How Fidelity Customers Can Build Credit and Earn Rewards

If you're a Fidelity customer interested in credit-building or rewards, here are the typical pathways:

1. Traditional Credit Cards from Other Issuers
You can apply for credit cards from any bank or card issuer independently. Some people choose cards that align with their spending habits (travel, cash back, no annual fee) regardless of where they bank.

2. Fidelity Cash Management Account
Fidelity's cash management accounts come with a debit card and may offer competitive interest rates on deposits. This is useful for holding emergency funds or earning on idle cash, but it won't build credit history.

3. Credit Builder Products
If you're working to build or rebuild credit, some financial institutions offer credit-builder loans or secured credit cards—tools designed specifically for that purpose. These aren't unique to Fidelity, and you'd need to evaluate options across multiple issuers.

Key Factors to Consider When Choosing Your Own Credit Card

Since Fidelity doesn't issue credit cards, evaluating other options requires thinking about:

  • Your credit profile: Issuers set different approval standards and offer different products based on credit score ranges.
  • Your spending patterns: Cash-back cards, travel-reward cards, and flat-rate cards each reward different behaviors. The best card depends on where you spend.
  • Annual fees vs. benefits: Some cards charge annual fees but offer higher rewards or perks that offset the cost; others have no annual fee but lower rewards rates.
  • Additional features: Purchase protection, extended warranties, concierge services, and other benefits vary by issuer and card tier.

The Bottom Line

Fidelity is a trusted financial institution, but credit cards are not part of their product lineup. If you're looking for a credit card—whether for rewards, credit building, or convenience—you'll need to explore options from dedicated credit card issuers or other banks.

Your choice should depend on your individual circumstances: your credit profile, typical spending, whether you're building or maintaining credit history, and what benefits matter most to you. Start by knowing what you're trying to accomplish, then compare cards that align with those goals.

■ Instructions ■
A. According to the Fidelity text, why does the best credit card depend on where you spend? Answer in one to three sentences.
B. Set down, word for word, the part of the Fidelity text between "Since Fidelity doesn't" and "where you spend.", inclusive.
The lines after this sentence are separate material, apart from the Fidelity text.

■ Data section ■
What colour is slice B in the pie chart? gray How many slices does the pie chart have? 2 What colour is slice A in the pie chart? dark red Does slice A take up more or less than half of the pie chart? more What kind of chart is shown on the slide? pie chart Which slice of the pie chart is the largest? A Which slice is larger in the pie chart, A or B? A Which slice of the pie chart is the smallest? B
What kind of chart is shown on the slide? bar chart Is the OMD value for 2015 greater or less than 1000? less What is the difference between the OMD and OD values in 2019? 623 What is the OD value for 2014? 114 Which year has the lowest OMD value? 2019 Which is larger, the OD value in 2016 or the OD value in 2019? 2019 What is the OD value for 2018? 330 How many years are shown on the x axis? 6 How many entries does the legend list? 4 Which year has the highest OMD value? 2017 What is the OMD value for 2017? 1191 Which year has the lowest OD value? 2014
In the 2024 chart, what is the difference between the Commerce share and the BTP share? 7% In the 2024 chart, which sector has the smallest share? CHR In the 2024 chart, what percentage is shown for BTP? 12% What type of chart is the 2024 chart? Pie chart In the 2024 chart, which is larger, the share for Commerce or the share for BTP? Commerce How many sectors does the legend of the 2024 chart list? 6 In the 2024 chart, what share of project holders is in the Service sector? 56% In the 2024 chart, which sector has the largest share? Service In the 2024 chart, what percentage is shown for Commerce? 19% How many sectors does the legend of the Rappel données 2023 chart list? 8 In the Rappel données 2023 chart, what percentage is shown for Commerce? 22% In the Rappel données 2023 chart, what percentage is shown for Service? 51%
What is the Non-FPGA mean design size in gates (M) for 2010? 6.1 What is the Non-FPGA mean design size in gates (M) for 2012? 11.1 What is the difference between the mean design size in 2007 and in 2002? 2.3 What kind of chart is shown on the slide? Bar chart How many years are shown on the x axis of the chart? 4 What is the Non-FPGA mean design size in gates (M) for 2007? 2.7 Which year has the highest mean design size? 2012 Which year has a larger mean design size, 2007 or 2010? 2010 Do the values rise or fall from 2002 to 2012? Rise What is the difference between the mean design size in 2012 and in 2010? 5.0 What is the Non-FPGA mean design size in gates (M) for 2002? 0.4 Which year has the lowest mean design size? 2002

■ Solutions by task ■
A. Cash-back cards, travel-reward cards, and flat-rate cards each reward different spending behaviors. So the card that pays off best depends on where your spending goes.

B.
Since Fidelity doesn't issue credit cards, evaluating other options requires thinking about:

  • Your credit profile: Issuers set different approval standards and offer different products based on credit score ranges.
  • Your spending patterns: Cash-back cards, travel-reward cards, and flat-rate cards each reward different behaviors. The best card depends on where you spend.